Too many of us are figurative firefighters (FFFs). While I am thankful for the real firefighters, who put their lives on the line to help other people, FFFs spend their lives putting out fires that do not involve life and death. Like real fire fighters, the fires they fight often are due to carelessness; unlike those fighting real fires, the fires are often of their own making. The FFF does not have time to control life—life is a roller coaster of one pseudo-emergency after another, rushing to do whatever is most urgent. FFF’s use crisis management as their life strategy.
It saddens me to see people live like this, and it frustrates me when I see it in myself. We all have dreams, things we want to do. It might take years of planning, working, and daily attention to make the dream into a reality. But how many of us are able to do pursue these dreams? How many of us spend so much time on emergencies that we cannot do the things we love?
Stephen Covey was largely responsible for making “proactive” a buzz word. He also popularized the phrase “the urgent is rarely the important” ( see a nice article about that by Michael Hyatt). Urgent only means something must be done soon to avoid consequences. Paying a bill late makes a mundane task an urgent one, especially if non-payment can result in discontinued services. Suddenly, something that should take 5 minutes (to put a check in the mail or a few clicks of the mouse) becomes a complicated transaction, possibly involving a drive across town to hand deliver a payment. The simple, proactive step of having a bill payment center and a regular schedule for paying the bills would eliminate this problem.
Sometimes proactivity is not this simple, but it always yields rewards. Is there a difficult conversation you know needs to be initiated? Have you held off, hoping events will force an action rather than engage the problem? How much control will you lose over the issue by allowing circumstances to dictate your actions? What if instead you sat down, wrote out the issues that need to be addressed, spent some time thinking about the best way to handle the conversation, then call the other person and do what you know needs to be done?
Do you have a skill you need or want to develop? Have you thought about what needs to be done to gain this skill? It might take no more than researching the internet and downloading some articles or watching a few YouTube recordings. Or you may need to take a class. Do you know what you need? What benefits are you missing out on because you check Facebook or emails for an extra 30 minutes a day that you could use to develop your skill? Is Farmville or (my vice) Bejeweled Blitz that much fun?
Here’s how to start on the path to proactivity:
- Make an appointment with yourself. Go ahead, go to your calendar. I’ll wait. Make the appointment for sometime this week. You’ll need at least an hour. In the hour, write down the things you’d like to do that never seem to get done—whether it’s learning Italian or clearing out the garage.
- Pick one thing on this list.
- Make another appointment—at least 30 minutes this time. If you know how to do what you want to do, spend the time scheduling the time to get your project done.

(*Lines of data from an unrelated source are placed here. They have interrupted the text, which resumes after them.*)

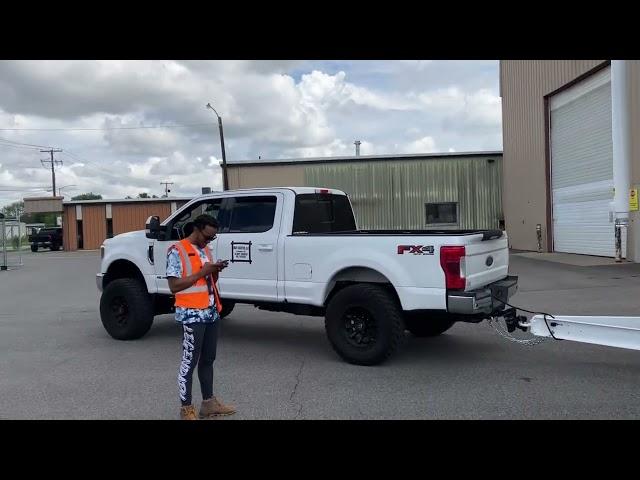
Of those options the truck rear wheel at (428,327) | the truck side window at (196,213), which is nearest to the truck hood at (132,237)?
the truck side window at (196,213)

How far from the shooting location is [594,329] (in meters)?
5.60

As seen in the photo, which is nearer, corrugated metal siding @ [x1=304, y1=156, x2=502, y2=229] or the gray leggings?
the gray leggings

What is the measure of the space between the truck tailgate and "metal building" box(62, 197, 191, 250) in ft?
114

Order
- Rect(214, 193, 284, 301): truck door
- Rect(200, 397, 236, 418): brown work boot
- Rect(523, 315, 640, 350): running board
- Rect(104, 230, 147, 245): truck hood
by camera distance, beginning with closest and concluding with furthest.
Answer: Rect(200, 397, 236, 418): brown work boot
Rect(523, 315, 640, 350): running board
Rect(214, 193, 284, 301): truck door
Rect(104, 230, 147, 245): truck hood

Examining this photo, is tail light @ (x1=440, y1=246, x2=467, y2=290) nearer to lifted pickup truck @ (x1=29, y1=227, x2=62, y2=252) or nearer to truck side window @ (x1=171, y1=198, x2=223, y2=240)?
truck side window @ (x1=171, y1=198, x2=223, y2=240)

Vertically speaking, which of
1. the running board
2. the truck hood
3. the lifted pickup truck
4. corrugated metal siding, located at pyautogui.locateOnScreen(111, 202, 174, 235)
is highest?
corrugated metal siding, located at pyautogui.locateOnScreen(111, 202, 174, 235)

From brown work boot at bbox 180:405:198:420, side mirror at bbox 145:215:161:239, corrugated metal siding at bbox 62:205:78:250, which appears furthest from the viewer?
corrugated metal siding at bbox 62:205:78:250

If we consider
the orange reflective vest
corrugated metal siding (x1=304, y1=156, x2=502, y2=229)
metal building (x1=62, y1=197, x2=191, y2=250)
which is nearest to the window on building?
corrugated metal siding (x1=304, y1=156, x2=502, y2=229)

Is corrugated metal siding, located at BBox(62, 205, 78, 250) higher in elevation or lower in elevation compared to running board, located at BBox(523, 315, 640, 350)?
higher

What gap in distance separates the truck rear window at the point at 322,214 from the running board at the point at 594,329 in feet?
9.64

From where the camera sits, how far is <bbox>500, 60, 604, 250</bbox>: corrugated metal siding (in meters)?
22.0

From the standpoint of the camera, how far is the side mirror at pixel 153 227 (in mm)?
7141

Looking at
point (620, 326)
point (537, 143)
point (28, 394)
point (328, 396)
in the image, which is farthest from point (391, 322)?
point (537, 143)

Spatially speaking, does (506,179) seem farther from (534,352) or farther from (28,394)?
(28,394)
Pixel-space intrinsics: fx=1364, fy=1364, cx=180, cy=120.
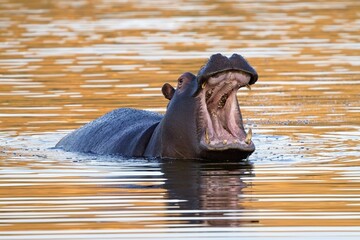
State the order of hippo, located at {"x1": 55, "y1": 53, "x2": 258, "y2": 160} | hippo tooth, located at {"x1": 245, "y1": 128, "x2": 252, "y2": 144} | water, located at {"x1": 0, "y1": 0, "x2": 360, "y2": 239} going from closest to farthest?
water, located at {"x1": 0, "y1": 0, "x2": 360, "y2": 239} → hippo, located at {"x1": 55, "y1": 53, "x2": 258, "y2": 160} → hippo tooth, located at {"x1": 245, "y1": 128, "x2": 252, "y2": 144}

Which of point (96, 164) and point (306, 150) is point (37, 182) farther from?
point (306, 150)

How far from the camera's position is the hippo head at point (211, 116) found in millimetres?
12281

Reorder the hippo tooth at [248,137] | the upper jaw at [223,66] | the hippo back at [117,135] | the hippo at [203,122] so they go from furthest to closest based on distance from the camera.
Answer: the hippo back at [117,135]
the hippo tooth at [248,137]
the hippo at [203,122]
the upper jaw at [223,66]

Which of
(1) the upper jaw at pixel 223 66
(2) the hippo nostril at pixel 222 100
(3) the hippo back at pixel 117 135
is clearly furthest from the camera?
(3) the hippo back at pixel 117 135

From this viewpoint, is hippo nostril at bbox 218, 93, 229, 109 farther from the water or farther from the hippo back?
the hippo back

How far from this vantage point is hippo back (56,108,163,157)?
1352 centimetres

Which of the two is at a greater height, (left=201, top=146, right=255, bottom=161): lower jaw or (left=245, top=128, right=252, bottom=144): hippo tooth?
(left=245, top=128, right=252, bottom=144): hippo tooth

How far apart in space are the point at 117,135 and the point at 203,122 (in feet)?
5.06

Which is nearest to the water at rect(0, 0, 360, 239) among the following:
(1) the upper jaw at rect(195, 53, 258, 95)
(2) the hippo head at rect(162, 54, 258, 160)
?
(2) the hippo head at rect(162, 54, 258, 160)

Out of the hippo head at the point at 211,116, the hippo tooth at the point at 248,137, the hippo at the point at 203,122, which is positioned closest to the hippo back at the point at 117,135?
the hippo at the point at 203,122

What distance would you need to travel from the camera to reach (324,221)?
940 centimetres

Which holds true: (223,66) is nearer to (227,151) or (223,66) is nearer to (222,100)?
(222,100)

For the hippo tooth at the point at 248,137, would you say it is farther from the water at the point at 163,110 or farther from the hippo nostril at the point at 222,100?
the hippo nostril at the point at 222,100

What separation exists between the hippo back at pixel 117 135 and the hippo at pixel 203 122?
0.01 m
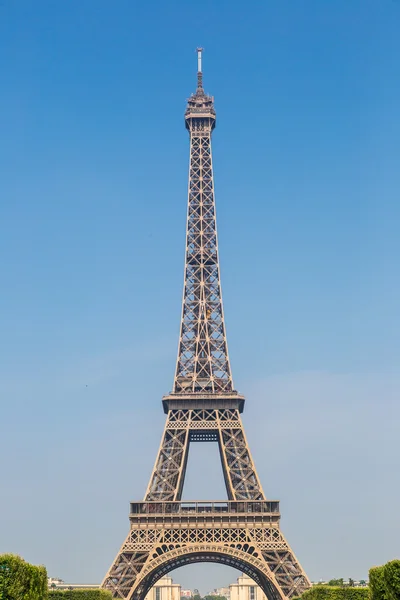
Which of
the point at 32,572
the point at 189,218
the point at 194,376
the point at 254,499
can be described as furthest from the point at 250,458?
the point at 32,572

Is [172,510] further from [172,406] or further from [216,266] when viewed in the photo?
[216,266]

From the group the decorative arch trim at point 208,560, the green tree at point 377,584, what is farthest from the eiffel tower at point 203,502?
the green tree at point 377,584

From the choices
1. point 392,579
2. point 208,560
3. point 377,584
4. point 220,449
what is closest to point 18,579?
point 392,579

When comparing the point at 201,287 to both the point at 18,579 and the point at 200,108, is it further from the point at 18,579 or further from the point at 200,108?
the point at 18,579

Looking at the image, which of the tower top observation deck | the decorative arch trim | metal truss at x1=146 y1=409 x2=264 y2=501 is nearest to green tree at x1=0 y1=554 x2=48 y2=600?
the decorative arch trim

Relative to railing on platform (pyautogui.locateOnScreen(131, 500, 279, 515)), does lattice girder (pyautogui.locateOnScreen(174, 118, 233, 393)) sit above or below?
above

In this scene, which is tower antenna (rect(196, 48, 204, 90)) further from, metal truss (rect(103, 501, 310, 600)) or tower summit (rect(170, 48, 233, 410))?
metal truss (rect(103, 501, 310, 600))
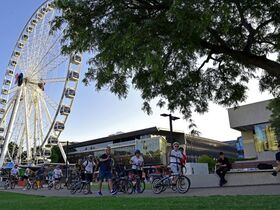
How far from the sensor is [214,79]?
34.3 feet

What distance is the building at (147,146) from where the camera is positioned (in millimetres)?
79562

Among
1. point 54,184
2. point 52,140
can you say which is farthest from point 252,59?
point 52,140

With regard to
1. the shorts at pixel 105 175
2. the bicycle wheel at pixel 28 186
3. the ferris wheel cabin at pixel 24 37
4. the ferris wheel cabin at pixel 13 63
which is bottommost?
the shorts at pixel 105 175

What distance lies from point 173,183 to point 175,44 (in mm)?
8265

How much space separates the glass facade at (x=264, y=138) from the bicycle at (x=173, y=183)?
110 feet

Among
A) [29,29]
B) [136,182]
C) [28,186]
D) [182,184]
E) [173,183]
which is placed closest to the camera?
[182,184]

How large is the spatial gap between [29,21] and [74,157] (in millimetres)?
54755

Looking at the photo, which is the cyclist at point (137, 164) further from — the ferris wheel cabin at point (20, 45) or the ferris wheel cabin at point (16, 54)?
the ferris wheel cabin at point (16, 54)

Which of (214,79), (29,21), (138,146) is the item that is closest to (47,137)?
(29,21)

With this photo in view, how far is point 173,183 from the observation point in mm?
14492

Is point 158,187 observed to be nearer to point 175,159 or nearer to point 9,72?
point 175,159

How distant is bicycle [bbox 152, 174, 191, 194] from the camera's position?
1416 cm

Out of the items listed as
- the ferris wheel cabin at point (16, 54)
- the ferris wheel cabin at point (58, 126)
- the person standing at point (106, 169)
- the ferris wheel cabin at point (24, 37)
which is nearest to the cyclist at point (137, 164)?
the person standing at point (106, 169)

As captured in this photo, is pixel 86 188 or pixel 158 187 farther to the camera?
pixel 86 188
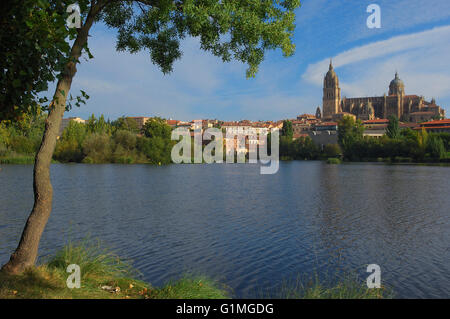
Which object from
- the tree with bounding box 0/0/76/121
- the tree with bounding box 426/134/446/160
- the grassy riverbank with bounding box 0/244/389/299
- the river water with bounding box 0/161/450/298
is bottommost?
the river water with bounding box 0/161/450/298

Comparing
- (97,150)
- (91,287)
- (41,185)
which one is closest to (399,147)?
(97,150)

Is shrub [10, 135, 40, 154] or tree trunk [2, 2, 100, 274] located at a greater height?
shrub [10, 135, 40, 154]

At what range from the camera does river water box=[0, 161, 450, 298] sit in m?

- If not, spend the time in research. Go to a search engine, and type in the project—“basics of weight loss,” “how to begin training for a marathon,” “how to host a simple tea party.”
- Gather information to plan your project. Make a file for the project if you need to gather information, and plan another research time if needed. Map out what you need to do, and get your project done.
I’ve found the key to proactivity is to work one thing at a time. I tend to list out dozens of projects, and try to juggle them all at once--which results in a lot of starts without a lot of finishes.
As you begin to proactively accomplish things instead of being an FFF, you’ll find you only want to do things that are worthwhile. Time is precious, and wasting it becomes annoying instead of fun.
This year, I’m focused on doing as few things as possible. I can easily see spending the rest of my life taking things off my to-do list. I want to remove activities that are only urgent or distracting—I want to do what matters as often as possible.
“Doing what matters” is a focus for Chris Guillebeau, a writer I always read when I need to be inspired. He has built his life around doing work he believes is important in a way that give him freedom to live his life. For me, being proactive means minimizing my life so I can maximize the things that bring me joy and serve others.
If this article resonates with you, take the time to become proactive. Letting your life pass you by as a series of fires you chase with water will leave you unfulfilled with a full bucket when the time comes to kick it. Begin the journey to living life on your terms today!